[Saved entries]

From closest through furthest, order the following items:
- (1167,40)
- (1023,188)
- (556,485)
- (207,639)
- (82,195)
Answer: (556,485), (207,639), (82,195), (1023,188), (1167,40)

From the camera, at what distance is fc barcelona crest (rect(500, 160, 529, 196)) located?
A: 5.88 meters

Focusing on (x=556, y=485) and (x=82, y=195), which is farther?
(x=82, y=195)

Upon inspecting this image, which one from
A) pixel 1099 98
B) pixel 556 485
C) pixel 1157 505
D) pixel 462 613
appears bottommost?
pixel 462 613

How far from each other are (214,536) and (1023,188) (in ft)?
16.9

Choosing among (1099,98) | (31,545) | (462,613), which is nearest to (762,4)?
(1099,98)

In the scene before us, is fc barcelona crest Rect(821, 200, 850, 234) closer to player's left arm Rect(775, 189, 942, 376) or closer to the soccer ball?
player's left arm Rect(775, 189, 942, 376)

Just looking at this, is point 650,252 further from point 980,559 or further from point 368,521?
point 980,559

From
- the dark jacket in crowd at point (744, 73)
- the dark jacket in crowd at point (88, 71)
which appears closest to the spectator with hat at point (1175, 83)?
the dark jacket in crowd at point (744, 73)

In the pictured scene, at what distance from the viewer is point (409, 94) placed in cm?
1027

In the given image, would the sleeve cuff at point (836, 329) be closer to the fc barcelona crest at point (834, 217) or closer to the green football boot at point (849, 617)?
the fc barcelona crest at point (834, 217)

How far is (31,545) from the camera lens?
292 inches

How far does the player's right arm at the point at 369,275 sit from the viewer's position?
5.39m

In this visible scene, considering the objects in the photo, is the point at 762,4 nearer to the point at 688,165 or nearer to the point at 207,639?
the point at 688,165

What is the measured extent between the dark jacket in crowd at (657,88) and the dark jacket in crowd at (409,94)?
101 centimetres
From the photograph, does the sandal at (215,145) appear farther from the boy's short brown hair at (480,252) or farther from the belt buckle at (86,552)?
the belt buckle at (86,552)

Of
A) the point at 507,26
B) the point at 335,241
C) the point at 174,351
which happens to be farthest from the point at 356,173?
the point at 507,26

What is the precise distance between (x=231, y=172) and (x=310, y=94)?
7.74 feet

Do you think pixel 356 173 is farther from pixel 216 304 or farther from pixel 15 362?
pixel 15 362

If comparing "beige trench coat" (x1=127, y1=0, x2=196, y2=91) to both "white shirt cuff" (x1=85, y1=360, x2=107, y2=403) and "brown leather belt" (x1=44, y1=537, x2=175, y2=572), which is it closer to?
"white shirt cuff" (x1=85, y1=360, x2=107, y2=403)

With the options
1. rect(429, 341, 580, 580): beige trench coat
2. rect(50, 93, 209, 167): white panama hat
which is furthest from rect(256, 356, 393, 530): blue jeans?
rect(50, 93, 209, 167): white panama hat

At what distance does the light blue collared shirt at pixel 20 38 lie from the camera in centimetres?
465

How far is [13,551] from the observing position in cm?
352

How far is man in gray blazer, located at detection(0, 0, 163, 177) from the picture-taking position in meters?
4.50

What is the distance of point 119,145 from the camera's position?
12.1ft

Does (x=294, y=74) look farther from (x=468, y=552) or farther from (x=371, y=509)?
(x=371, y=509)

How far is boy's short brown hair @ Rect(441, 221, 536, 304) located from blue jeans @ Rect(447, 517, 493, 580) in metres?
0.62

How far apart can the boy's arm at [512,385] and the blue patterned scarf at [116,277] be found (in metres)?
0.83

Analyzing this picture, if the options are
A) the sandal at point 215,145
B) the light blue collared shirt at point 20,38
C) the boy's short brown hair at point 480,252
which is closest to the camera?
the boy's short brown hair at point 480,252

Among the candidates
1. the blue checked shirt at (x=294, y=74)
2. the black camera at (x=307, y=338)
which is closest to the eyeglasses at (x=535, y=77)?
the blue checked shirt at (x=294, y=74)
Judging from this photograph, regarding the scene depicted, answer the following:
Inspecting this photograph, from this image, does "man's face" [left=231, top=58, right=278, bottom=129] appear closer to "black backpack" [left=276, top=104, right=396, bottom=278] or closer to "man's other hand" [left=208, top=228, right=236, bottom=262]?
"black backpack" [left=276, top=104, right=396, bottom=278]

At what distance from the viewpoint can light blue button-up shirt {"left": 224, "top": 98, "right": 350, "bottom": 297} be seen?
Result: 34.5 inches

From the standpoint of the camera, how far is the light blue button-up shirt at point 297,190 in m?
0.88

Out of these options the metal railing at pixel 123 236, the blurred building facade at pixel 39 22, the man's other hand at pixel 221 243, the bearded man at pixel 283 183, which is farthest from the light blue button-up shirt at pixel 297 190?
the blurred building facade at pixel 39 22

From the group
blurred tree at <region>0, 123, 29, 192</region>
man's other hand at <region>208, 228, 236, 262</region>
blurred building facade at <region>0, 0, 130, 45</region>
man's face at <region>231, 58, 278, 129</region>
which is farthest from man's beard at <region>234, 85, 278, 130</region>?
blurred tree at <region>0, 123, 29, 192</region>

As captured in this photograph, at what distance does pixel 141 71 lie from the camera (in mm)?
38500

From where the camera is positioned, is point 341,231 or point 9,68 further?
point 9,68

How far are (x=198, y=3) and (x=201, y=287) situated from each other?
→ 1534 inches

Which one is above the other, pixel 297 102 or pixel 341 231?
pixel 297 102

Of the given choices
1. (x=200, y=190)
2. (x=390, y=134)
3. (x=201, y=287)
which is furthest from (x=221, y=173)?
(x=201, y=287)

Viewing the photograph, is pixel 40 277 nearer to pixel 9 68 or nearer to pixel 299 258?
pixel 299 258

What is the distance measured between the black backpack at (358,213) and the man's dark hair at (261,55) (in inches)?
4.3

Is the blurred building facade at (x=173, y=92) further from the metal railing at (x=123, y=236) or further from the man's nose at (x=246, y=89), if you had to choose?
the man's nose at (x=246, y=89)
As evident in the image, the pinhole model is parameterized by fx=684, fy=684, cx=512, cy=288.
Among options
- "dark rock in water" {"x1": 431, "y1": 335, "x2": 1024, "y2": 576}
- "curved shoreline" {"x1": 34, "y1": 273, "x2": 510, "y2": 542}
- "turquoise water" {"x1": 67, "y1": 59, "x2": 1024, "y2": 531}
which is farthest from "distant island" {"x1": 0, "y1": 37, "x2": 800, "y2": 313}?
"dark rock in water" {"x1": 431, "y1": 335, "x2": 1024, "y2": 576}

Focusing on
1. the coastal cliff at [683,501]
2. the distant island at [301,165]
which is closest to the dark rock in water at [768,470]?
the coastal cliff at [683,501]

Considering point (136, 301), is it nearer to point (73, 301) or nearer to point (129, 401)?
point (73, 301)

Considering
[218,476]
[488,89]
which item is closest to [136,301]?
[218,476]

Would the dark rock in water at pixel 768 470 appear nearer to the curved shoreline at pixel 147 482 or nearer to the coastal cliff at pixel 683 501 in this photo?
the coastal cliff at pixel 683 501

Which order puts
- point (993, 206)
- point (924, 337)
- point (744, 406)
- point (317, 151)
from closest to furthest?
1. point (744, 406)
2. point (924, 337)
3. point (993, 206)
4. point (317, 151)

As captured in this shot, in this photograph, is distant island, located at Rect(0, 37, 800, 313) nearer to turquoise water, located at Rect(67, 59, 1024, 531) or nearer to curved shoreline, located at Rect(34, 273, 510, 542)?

### [PROBLEM REQUIREMENTS]
Report every line of the records above that contains the word "nose". Matches must have the same case.

### [THE OUTPUT]
Is the blurred building facade at (x=173, y=92) further from the metal railing at (x=123, y=236) or further from the man's nose at (x=246, y=89), if you had to choose?
the man's nose at (x=246, y=89)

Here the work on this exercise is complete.